Ses étudiants ne sont pas seulement les rares personnes connaissant ce dialecte hérité du centre et du sud de l'Afrique, régions où ont été arrachés les esclaves envoyés en Colombie. Ils sont aussi ceux qui en perpétuent la tradition dans ce village divisé en deux quartiers.
"Le quartier du haut fut le premier à être bâti. C'est là qu'arrivèrent les Africains qui parlaient des langues bantoues.

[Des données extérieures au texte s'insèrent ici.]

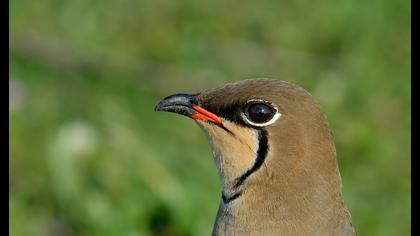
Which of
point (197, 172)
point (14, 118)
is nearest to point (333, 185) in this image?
point (197, 172)

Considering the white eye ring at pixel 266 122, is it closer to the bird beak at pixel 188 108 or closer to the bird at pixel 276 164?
the bird at pixel 276 164

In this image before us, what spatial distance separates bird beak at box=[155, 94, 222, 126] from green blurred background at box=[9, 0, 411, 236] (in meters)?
1.39

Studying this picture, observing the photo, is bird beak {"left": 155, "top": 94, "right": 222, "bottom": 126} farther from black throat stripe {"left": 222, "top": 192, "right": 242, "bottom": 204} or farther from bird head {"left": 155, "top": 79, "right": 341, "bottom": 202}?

Le quartier du bas fut constitué plus tard par la population qui parlait espagnol", raconte à l'AFP Justo Valdes, un chanteur de 60 ans, directeur d'un groupe de musique local.
La conservation de la langue palanquero tient aux origines même du village, où cette communauté s'est maintenue à l'écart du reste du pays durant des siècles, restant repliée jusqu'aux années 30 du XXe siècle.
Cet isolement a d'abord été forcé, en raison de la persécution des esclaves "marrons", dont l'un des leaders Benkos Bihoho, le fondateur du village, fut exécuté en 1621.
Il a fallu attendre un décret royal de la couronne d'Espagne en 1689 pour mettre un terme, non à l'esclavage, mais à la fin des poursuites judiciaires visant à récupérer les propriétés terriennes occupées par ces anciens esclaves.
Faute d'avoir pu "en finir avec cette communauté", ce décret a "ainsi consolidé son autonomie", souligne auprès de l'AFP l'historien Alfonso Cassiani, enseignant à l'Institut international des études caribéennes de l'Université de Carthagène.
"La langue palenquero et les coutumes qui y sont attachées montrent la richesse et la diversité culturelle de la Colombie, mais ce sont aussi des trésors qui dépassent la communauté et constituent un héritage des esclaves marrons", insiste M. Cassiani.
Un héritage qui reste toutefois toujours sous la menace de l'oubli. Sur les quelque 4.500 habitants de San Basilio, seulement 1.390 maîtrisent cette langue. Plus inquiétant, parmi les enfants de 5 à 14 ans, ils ne sont que 26 à connaître le palenquero, selon une étude du ministère de la Culture.